GIVEN MATERIAL =>
* * * * *
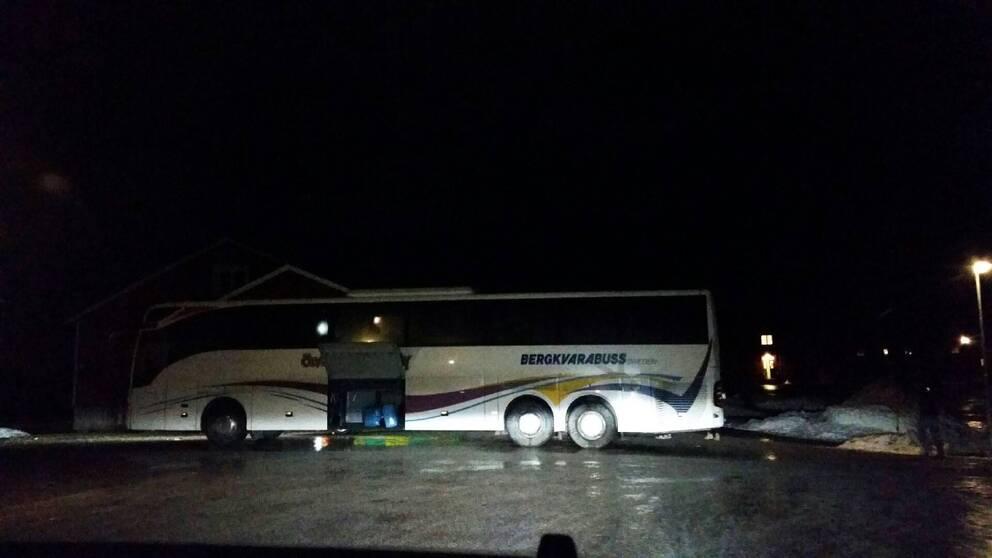 Bussen på plats vid förläggningen i Grytan utanför Östersund.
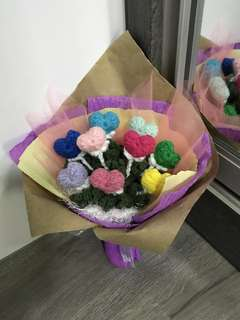 Crochet love bouquet- hearts in 9 different colors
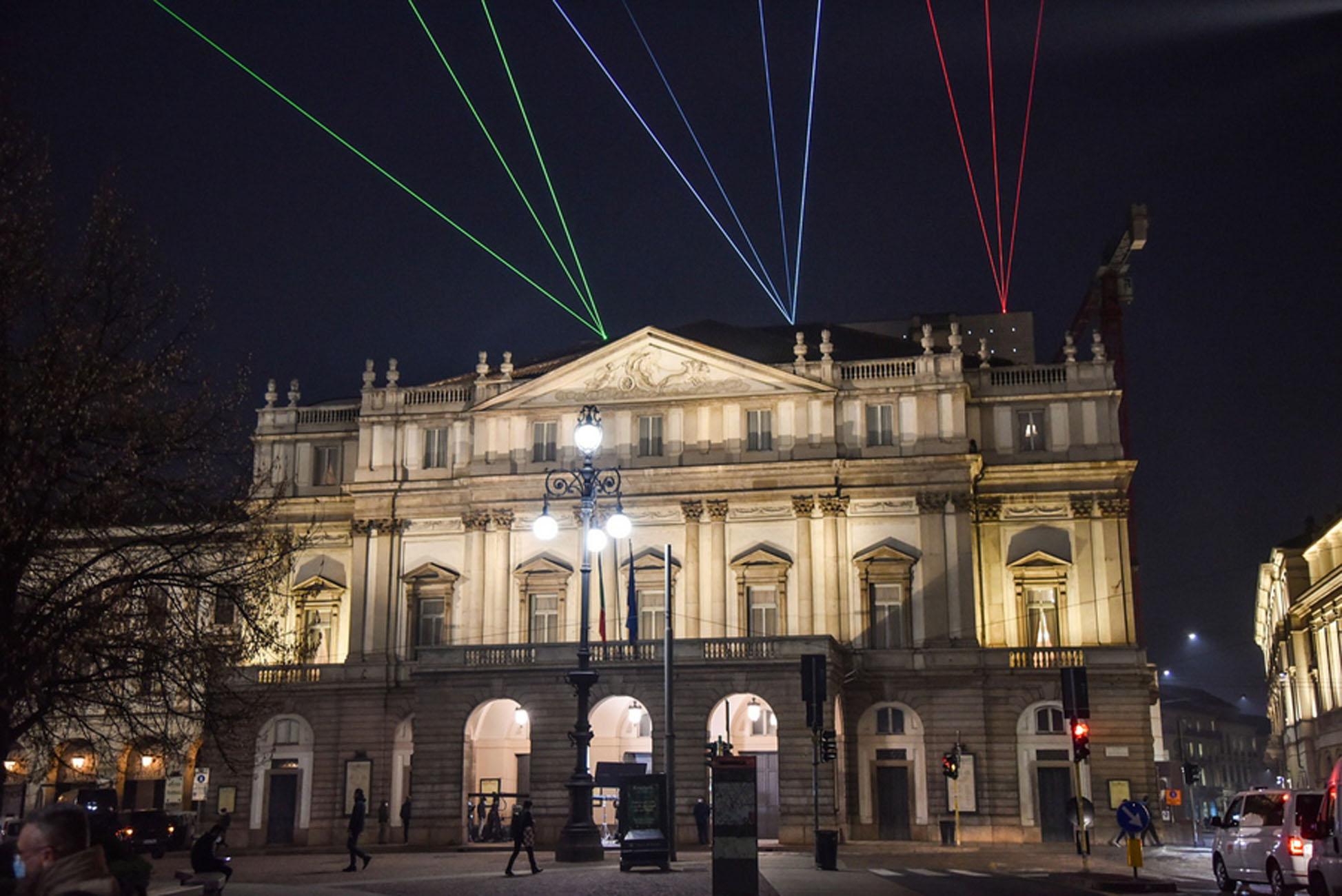 Ιταλία: Ανοίγει και πάλι σήμερα η «Σκάλα του Μιλάνου» με 500 τυχερούς θεατές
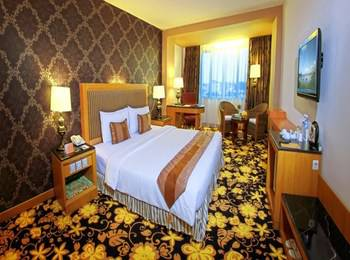 Grand Rocky Hotel Bukittinggi - Deluxe King Room Only Regular Plan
* * * * *
WHAT TO PRODUCE => Images in the data above are to be skipped. Retype all other material exactly.

RESULT OF THIS TASK =>
 Bussen på plats vid förläggningen i Grytan utanför Östersund.
 Crochet love bouquet- hearts in 9 different colors
 Ιταλία: Ανοίγει και πάλι σήμερα η «Σκάλα του Μιλάνου» με 500 τυχερούς θεατές
 Grand Rocky Hotel Bukittinggi - Deluxe King Room Only Regular Plan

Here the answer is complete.